PASSAGE FOURNI
Dans le panel A du tableau 1, nous avons présenté les caractéristiques financières des deux sous échantillons. Nous remarquons qu’il n’y a pas de différences significatives.

Dans le panel B, nous avons présenté la répartition sectorielle de l’échantillon global (et notamment celle des deux sous échantillons). Les firmes sont réparties en six secteurs à savoir le secteur de biens industriels, technologie, transport et communication, commerce[7], services et santé.

Mesure de la responsabilité sociale

La mesure de la responsabilité sociale dans notre étude est basée sur le classement fourni par le magazine « Business Ethics ». En effet, pour réaliser un tel classement, « Business Ethics Magazine » recourt aux entreprises définies comme Socialement Responsable par KLDResearch and Analytics (Kinder, Lydenberg, Domini& Co). Ce sont les entreprises de S&P 500 avec 150 autres entreprises choisies en raison de leurs fortes contributions sociales. KLD classe ces entreprises selon les critères suivants : l’environnement[8], les relations avec les employés[9], les relations sociales[10], les relations avec les clients[11] et la gouvernance. Cette dernière n’a été intégrée comme critère qu’en 2005 et est appréciée à travers le reporting, la structure et la responsabilité du conseil d’administration, l’éthique de l’entreprise et la responsabilité politique. Toutefois, il est à noter que les critères d’appréciation de la gouvernance des entreprises socialement responsables utilisés par KLD sont différents de ceux adoptés par la plupart des études empiriques[12] (Kempf et Osthoff, 2007) et dans la présente étude[13].

DONNÉES RECUEILLIES

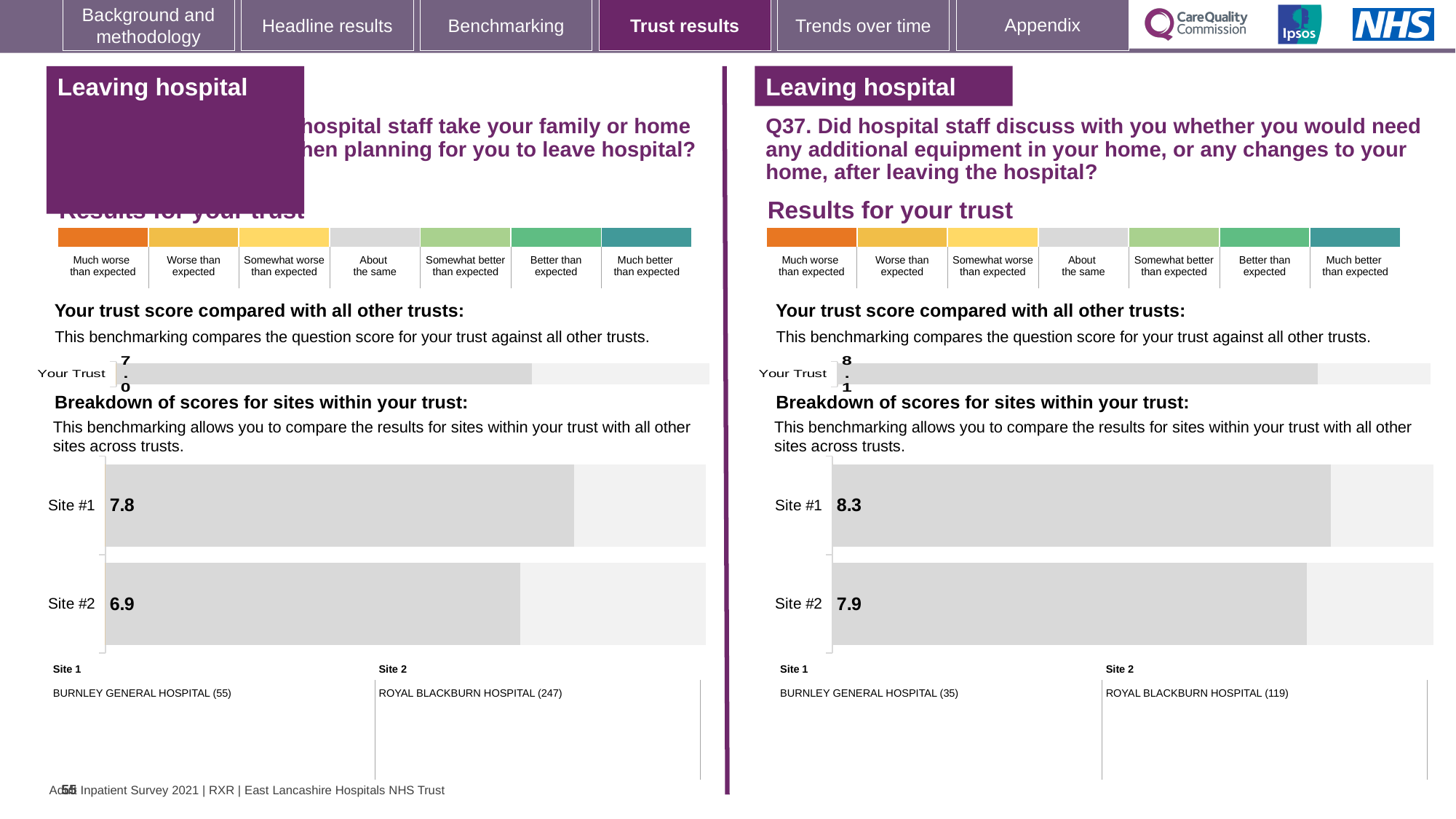
On the left-hand site breakdown chart, what is the score for Site #2? 6.9 On the right-hand (Q37) site breakdown chart, what is the score for Site #2? 7.9 On the left-hand site breakdown chart, which site has the higher score? Site #1 On the right-hand (Q37) site breakdown chart, what is the score for Site #1? 8.3 What kind of chart is the left-hand site breakdown chart? Bar chart On the right-hand (Q37) site breakdown chart, which site has the lower score? Site #2 On the left-hand site breakdown chart, what is the score for Site #1? 7.8 On the right-hand (Q37) 'Your Trust' chart, what is the trust score shown? 8.1 On the right-hand (Q37) site breakdown chart, what is the difference between the Site #1 and Site #2 scores? 0.4 On the left-hand 'Your Trust' chart, what is the trust score shown? 7.0 How many sites are shown on the right-hand (Q37) site breakdown chart? 2 On the left-hand site breakdown chart, what is the difference between the Site #1 and Site #2 scores? 0.9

CONSIGNES
**a.** Mettez à jour le passage sur la responsabilité sociale en le reproduisant, en commençant par « Dans le panel A » et jusqu'à « de différences significatives. », avec « significatives » remplacé par « notables ».
**b.** Traduisez en anglais la phrase suivante du passage sur la responsabilité sociale : « Ce sont les entreprises de S&P 500 avec 150 autres entreprises choisies en raison de leurs fortes contributions sociales. »
**c.** Reprenez le passage sur la responsabilité sociale à partir de sa dernière phrase et poursuivez-le.

RÉPONSES AUX CONSIGNES
**a.**
Dans le panel A du tableau 1, nous avons présenté les caractéristiques financières des deux sous échantillons. Nous remarquons qu’il n’y a pas de différences notables.

**b.** These are the S&P 500 companies along with 150 other companies chosen because of their strong social contributions.

**c.**
Pour l’échantillon d’entreprises socialement responsables, les statistiques descriptives du score de responsabilité sociale sont présentées dans le tableau 2.

Le score de responsabilité sociale augmente entre 2006 et 2007 pour atteindre en moyenne une valeur de 0.798. A partir de 2008, ce dernier diminue. Cette baisse pourrait être expliquée soit par la prise en considération de nouveaux critères visant à évaluer la responsabilité sociale des entreprises, soit par la rigidité dans l’évaluation.

Mesures de la gouvernance

Deux mécanismes de gouvernance ont été retenus. Le premier se rapporte au conseil d’administration et les comités (orientés vers le contrôle) alors que le second est relatif à la structure de propriété. Le conseil d’administration et les comités seront étudiés tout en tenant compte de deux caractéristiques à savoir : la structure et l’activité. Les variables relatives à la gouvernance sont résumées dans le tableau 3.

Tableau 1

Description des deux sous échantillons : Echantillon d’entreprises socialement responsables (S.R) et échantillon témoin (non- S.R)

Description des deux sous échantillons : Echantillon d’entreprises socialement responsables (S.R) et échantillon témoin (non- S.R)

Dans le panel A toutes les valeurs sont en millions de dollars sauf les valeurs en poucentage.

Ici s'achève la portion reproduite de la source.